[51542] in Hotline Meeting

home help back first fref pref prev next nref lref last post

Re: The SGI cluster walk

daemon@ATHENA.MIT.EDU (Robert A Basch)
Wed Jul 26 18:18:24 2000

Message-Id: <200007262218.SAA14155@m4-035-10.mit.edu>
To: Mitchell E Berger <mitchb@MIT.EDU>
Cc: zacheiss@MIT.EDU, cfox@MIT.EDU, hotline@MIT.EDU, rbasch@MIT.EDU
In-Reply-To: Your message of "Wed, 26 Jul 2000 09:58:53 EDT."
             <200007261358.JAA08638@w20-575-120.mit.edu> 
Mime-Version: 1.0
Content-Type: text/plain; charset=us-ascii
Date: Wed, 26 Jul 2000 18:18:18 -0400
From: Robert A Basch <rbasch@MIT.EDU>

I looked at the machines you reported...

Hotline:  W20-575-116 (no video) and W20-575-124 (bad disk) seem to have
hardware problems.

> Though Garry, Camilla, and company didn't have the energy to do the cluster
> walk early this morning, I had nothing else to do and no real transportation
> to get home, so I did the walk anyway.  Not everything broke, but a few did...
> this is the group that I wasn't able to solve by logging someone out.  If this
> information would be useful somewhere, feel free to send it there:
> 
> M4-035-9: It looked like it had scheduled an update for about an hour before
> I checked on it (which is over 3 hours ago now) and athinfo still says 8.3.

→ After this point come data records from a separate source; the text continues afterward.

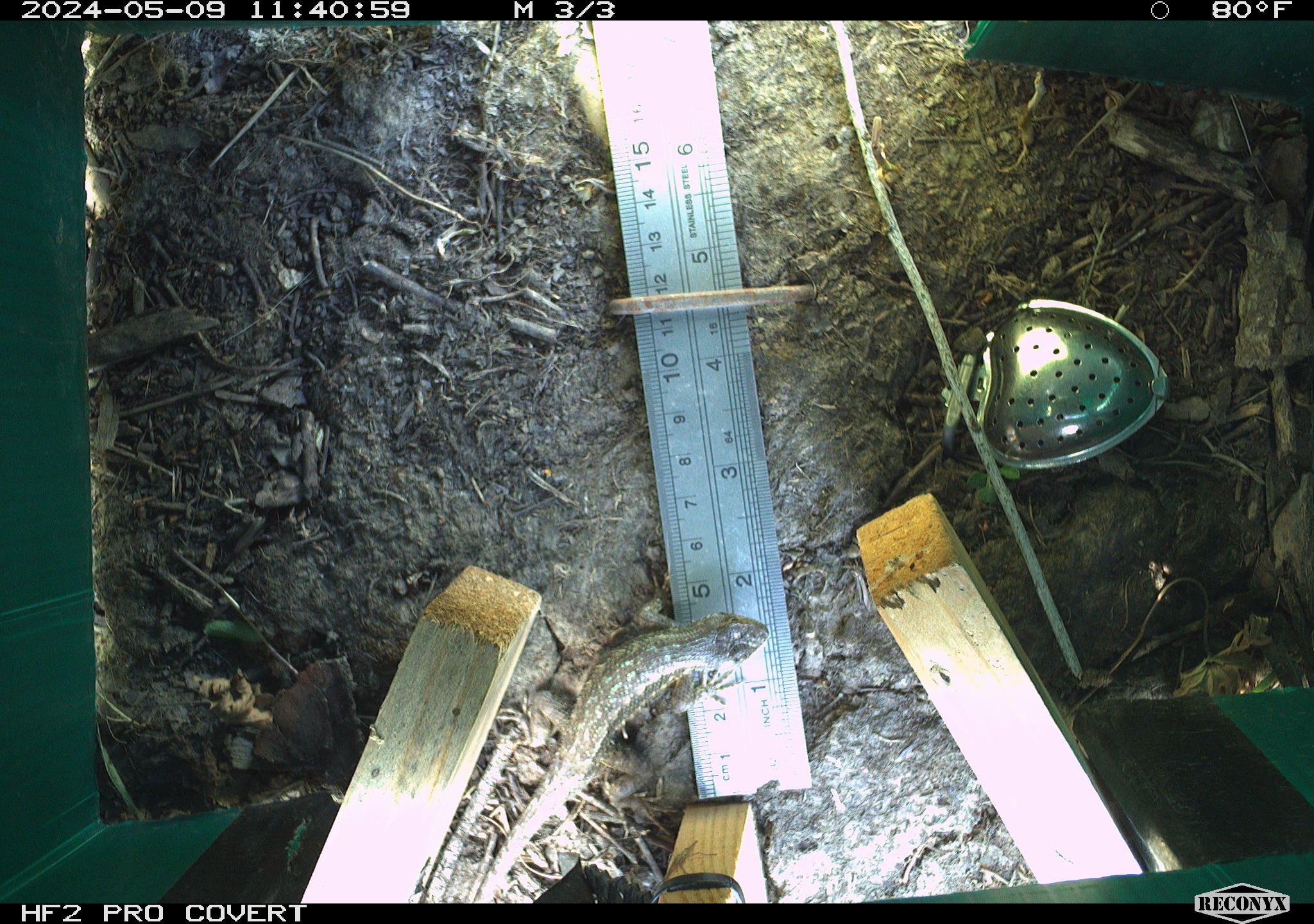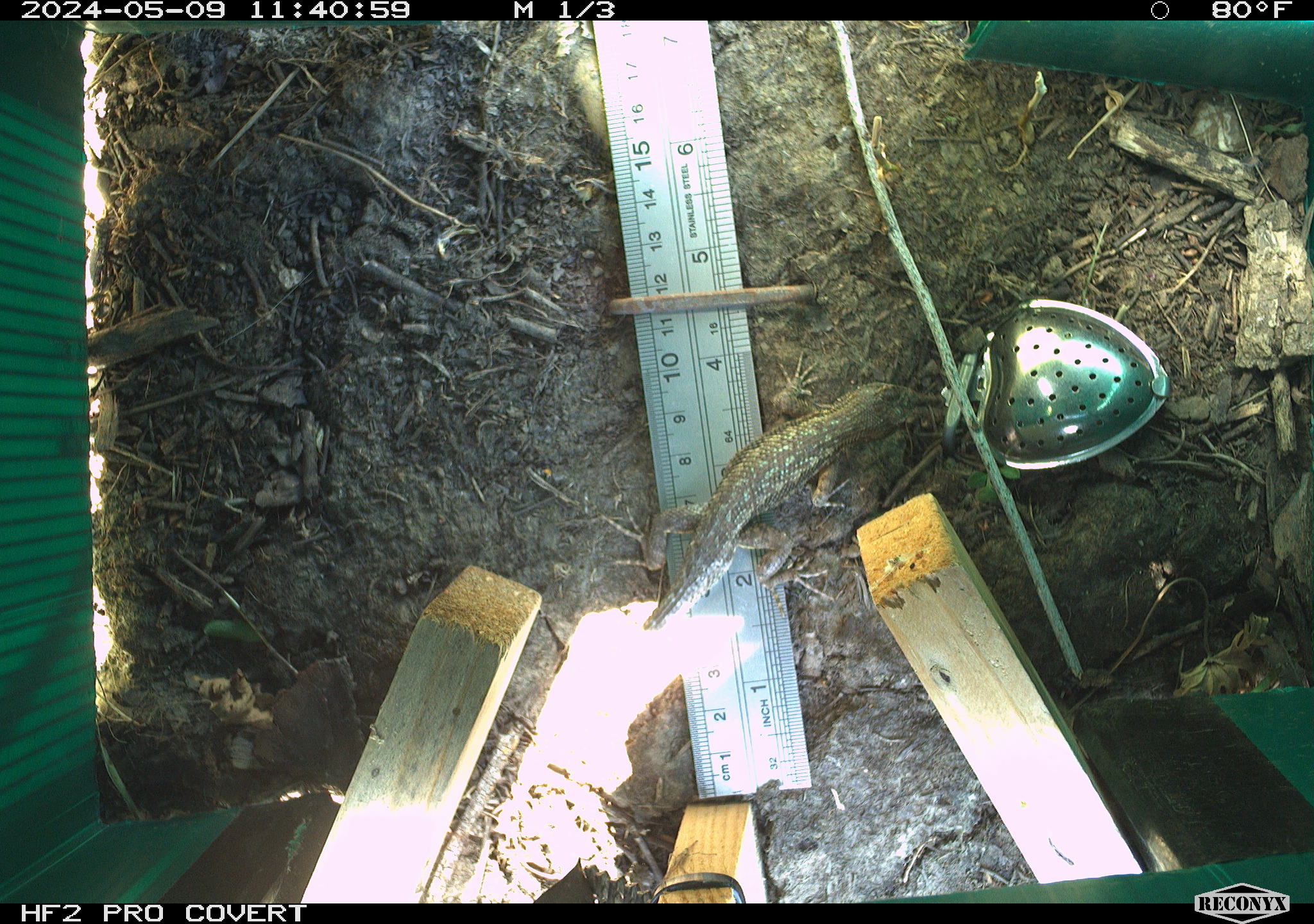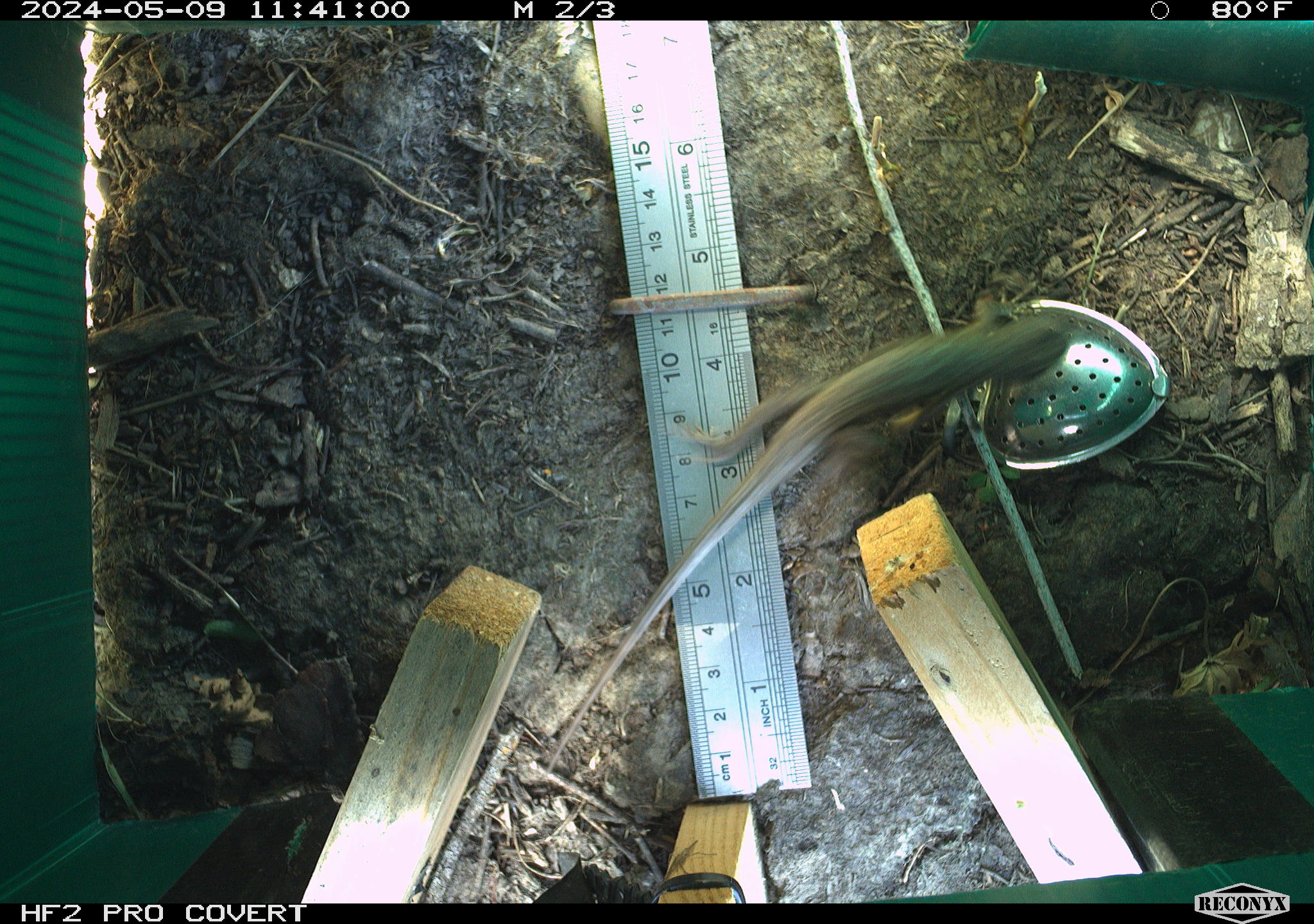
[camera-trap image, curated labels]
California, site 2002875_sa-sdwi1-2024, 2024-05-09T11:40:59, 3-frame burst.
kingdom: Animalia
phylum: Chordata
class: Reptilia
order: Squamata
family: Phrynosomatidae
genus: Sceloporus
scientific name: Sceloporus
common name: spiny lizards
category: sceloporus species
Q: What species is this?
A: Sceloporus species (spiny lizards) (Sceloporus).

The disk was full on this machine, and so the update script properly
did not proceed with the update.  I found and nuked some huge audio files,
and the update started shortly after I logged out.

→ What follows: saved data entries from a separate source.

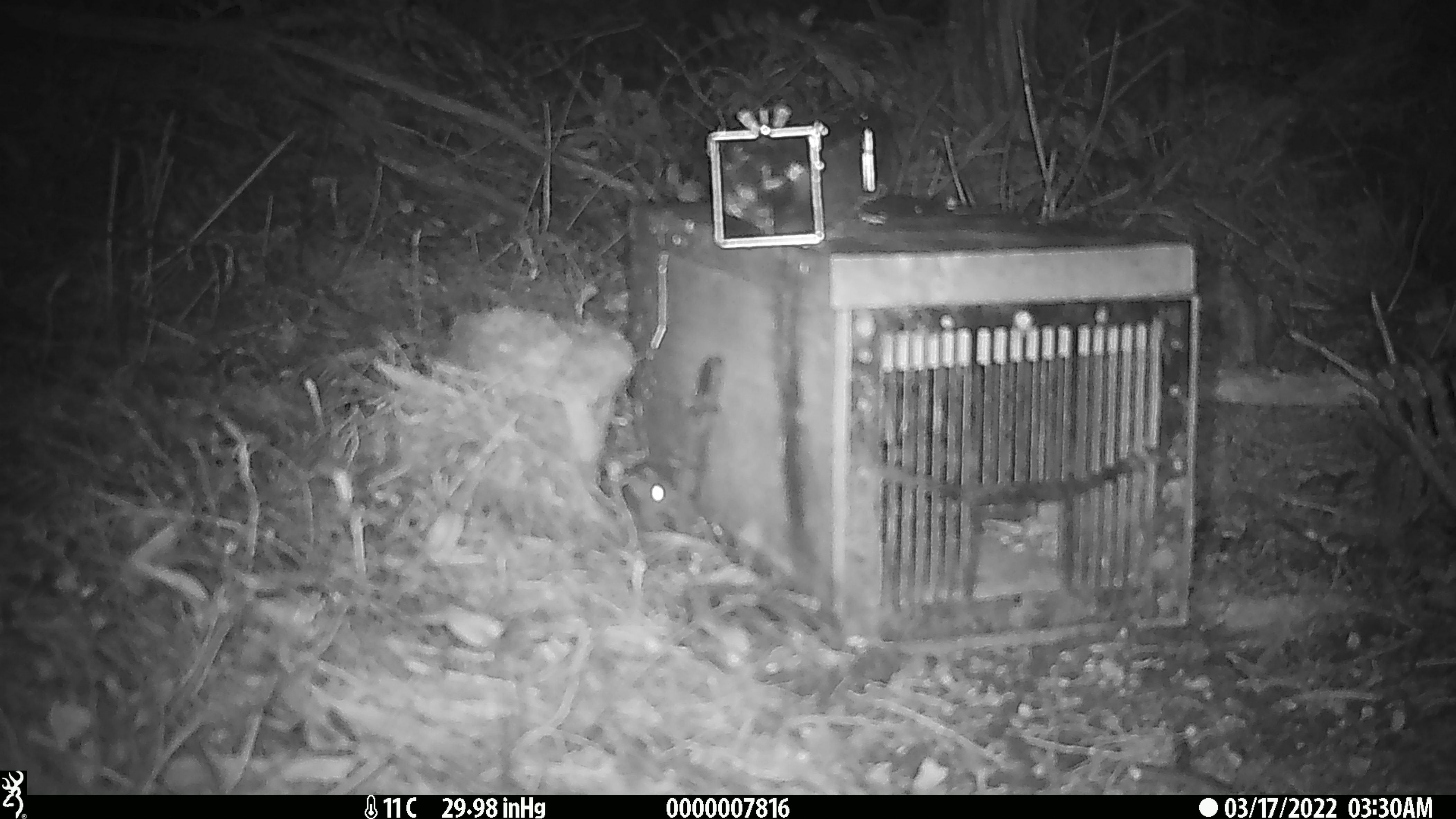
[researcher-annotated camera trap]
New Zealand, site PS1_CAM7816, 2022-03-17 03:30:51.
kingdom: Animalia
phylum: Chordata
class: Mammalia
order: Rodentia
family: Muridae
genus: Mus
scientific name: Mus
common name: mouse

> W20-575-116: Seems to be running 8.4, but has no video signal.

It seems so.

> W20-575-115: Broken 8.3 - has no motd, root login hangs, complains about
> losing contact with volume location servers and hesiod connection refusals.
> Says no cluster info available.

There was a user on it when I got there, who claimed it was unplugged from
the network when he got there.  It's still running 8.3.

> W20-575-120: The machine I'm on now.  Someone was using it earlier.  It has
> an update scheduled for about 50 min from now.  I guess I'll leave it - maybe
> it'll update fine.

It updated later in the morning.

> W20-575-124: Hanging on boot with many errors about being unable to connect to
> fam.  Looks reasonably dead.

It was powered off when I got there.  I turned it on, and saw a bunch of
disk read errors, so left it powered off.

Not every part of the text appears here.